### Document segment
++++++++

Endocrine Disruptors Start a Medical Revolution: From Alligators to Humans
Embargo expired: 5-Jan-2014 12:00 AM EST
Source Newsroom: Society for Integrative and Comparative Biology (SICB)
Byline: Kara Feilich, Harvard University
Newswise — Dr. Lou Guillette Jr. began studying the evolution of lizard reproduction more than 40 years ago. He never expected that reptiles would point him in the direction of a worldwide environmental challenge: endocrine disruption. Speaking at the Society for Integrative and Comparative Biology’s annual meeting in Austin, Dr. Guillette explained how his basic research on animals has brought him and others to recognize the environmental challenges to human health.
Early studies of alligators led Dr. Guillette to realize that something in the environment was affecting their reproduction. Juvenile female alligators had malformed ovaries, while males had lower than average testosterone levels and a small penis. He and his colleagues discovered that the changes were caused by environmental contaminants, which were acting as endocrine disruptors.

++++++++

Write out the part of the endocrine disruptors article starting at "Early studies of" and ending at "as endocrine disruptors.". The listing comes from a separate source, not from the endocrine disruptors article.

++++++++

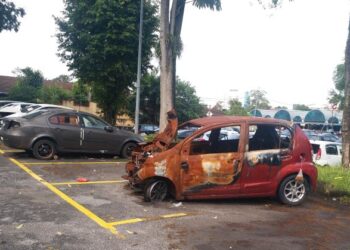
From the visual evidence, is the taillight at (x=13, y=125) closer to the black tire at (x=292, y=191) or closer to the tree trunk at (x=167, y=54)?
the tree trunk at (x=167, y=54)

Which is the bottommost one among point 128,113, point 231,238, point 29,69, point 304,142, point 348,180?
point 231,238

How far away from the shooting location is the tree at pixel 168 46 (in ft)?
50.1

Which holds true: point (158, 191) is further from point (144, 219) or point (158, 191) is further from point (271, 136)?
point (271, 136)

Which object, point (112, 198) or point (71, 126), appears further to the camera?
point (71, 126)

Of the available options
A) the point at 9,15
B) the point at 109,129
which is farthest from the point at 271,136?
the point at 9,15

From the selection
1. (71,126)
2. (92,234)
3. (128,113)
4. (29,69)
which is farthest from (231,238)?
(29,69)

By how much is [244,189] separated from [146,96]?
4038 centimetres

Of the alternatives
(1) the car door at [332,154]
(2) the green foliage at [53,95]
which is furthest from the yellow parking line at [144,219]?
(2) the green foliage at [53,95]

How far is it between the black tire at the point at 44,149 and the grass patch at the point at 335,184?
7.25 meters

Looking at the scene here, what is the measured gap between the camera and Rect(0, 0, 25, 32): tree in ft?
95.3

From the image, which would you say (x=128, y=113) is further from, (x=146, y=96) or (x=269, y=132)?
(x=269, y=132)

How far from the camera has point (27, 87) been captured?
168ft

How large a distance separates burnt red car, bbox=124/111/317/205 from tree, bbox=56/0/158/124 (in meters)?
16.3

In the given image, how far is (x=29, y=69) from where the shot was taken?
55312 mm
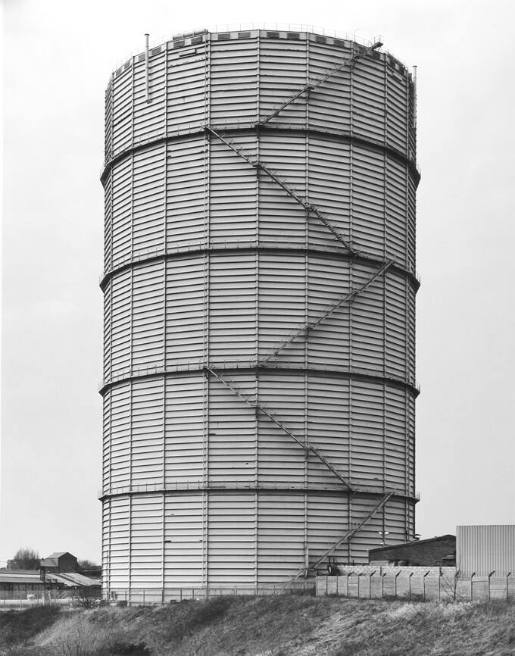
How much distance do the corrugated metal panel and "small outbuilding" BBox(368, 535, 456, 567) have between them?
130 inches

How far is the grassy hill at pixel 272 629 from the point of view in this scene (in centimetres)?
3481

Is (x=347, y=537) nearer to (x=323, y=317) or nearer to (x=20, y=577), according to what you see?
(x=323, y=317)

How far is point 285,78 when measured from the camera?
51.9 m

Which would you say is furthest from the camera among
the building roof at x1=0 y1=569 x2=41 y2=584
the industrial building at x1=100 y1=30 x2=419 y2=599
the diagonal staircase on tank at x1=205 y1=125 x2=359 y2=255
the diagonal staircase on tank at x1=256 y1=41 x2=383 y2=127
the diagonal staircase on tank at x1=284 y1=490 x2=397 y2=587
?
the building roof at x1=0 y1=569 x2=41 y2=584

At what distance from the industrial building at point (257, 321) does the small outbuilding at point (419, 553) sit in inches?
75.9

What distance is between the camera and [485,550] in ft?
141

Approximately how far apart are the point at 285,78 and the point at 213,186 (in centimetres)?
558

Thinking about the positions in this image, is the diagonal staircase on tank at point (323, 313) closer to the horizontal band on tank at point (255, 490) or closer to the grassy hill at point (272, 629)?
the horizontal band on tank at point (255, 490)

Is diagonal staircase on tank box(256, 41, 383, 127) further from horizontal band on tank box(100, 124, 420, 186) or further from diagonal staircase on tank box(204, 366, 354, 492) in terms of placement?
diagonal staircase on tank box(204, 366, 354, 492)

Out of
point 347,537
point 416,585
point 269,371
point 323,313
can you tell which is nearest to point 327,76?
point 323,313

++++++++

### Problem solution
Early studies of alligators led Dr. Guillette to realize that something in the environment was affecting their reproduction. Juvenile female alligators had malformed ovaries, while males had lower than average testosterone levels and a small penis. He and his colleagues discovered that the changes were caused by environmental contaminants, which were acting as endocrine disruptors.